--- BEGIN Entries shown ---

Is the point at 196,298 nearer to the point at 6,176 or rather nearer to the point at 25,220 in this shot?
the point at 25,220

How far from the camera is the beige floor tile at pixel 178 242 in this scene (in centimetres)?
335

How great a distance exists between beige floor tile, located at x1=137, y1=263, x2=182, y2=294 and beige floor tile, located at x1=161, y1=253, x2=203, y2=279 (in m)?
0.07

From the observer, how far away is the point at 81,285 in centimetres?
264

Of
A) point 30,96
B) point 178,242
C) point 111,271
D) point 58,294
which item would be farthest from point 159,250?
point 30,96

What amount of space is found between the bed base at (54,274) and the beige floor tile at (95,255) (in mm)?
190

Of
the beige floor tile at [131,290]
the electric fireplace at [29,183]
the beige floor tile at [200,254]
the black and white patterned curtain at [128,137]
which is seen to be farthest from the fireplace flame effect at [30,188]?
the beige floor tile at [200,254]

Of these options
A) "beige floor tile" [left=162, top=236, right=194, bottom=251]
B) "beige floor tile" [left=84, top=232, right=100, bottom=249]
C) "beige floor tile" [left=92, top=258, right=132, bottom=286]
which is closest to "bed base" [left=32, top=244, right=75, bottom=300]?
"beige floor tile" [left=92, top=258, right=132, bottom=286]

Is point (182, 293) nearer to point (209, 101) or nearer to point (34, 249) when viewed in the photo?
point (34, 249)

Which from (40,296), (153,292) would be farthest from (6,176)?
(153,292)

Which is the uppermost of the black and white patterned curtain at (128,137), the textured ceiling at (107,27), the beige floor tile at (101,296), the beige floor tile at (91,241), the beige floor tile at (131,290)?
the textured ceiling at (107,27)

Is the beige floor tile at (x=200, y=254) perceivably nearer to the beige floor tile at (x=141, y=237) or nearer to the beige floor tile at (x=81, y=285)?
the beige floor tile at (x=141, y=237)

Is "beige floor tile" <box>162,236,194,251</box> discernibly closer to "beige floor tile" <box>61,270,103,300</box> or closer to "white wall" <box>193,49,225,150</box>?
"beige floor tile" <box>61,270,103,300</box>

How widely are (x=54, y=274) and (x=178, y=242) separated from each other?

--- END Entries shown ---

* _What is asked_
Starting at the line that contains "Which from (40,296), (153,292)", copy each line exactly through the end of the listing above. Include that first line and the last one, and add nothing.

* _The solution_
Which from (40,296), (153,292) would be farthest from (6,176)?
(153,292)

Which is the uppermost of the black and white patterned curtain at (128,137), the textured ceiling at (107,27), the beige floor tile at (101,296), the beige floor tile at (91,241), the beige floor tile at (131,290)?
the textured ceiling at (107,27)

Is the beige floor tile at (x=200, y=254) perceivably nearer to the beige floor tile at (x=141, y=237) or nearer to the beige floor tile at (x=81, y=285)?
the beige floor tile at (x=141, y=237)

Is "beige floor tile" <box>162,236,194,251</box> discernibly closer to "beige floor tile" <box>61,270,103,300</box> or closer to "white wall" <box>193,49,225,150</box>?
"beige floor tile" <box>61,270,103,300</box>

How widely are (x=54, y=274) and (x=178, y=242) separated from each other?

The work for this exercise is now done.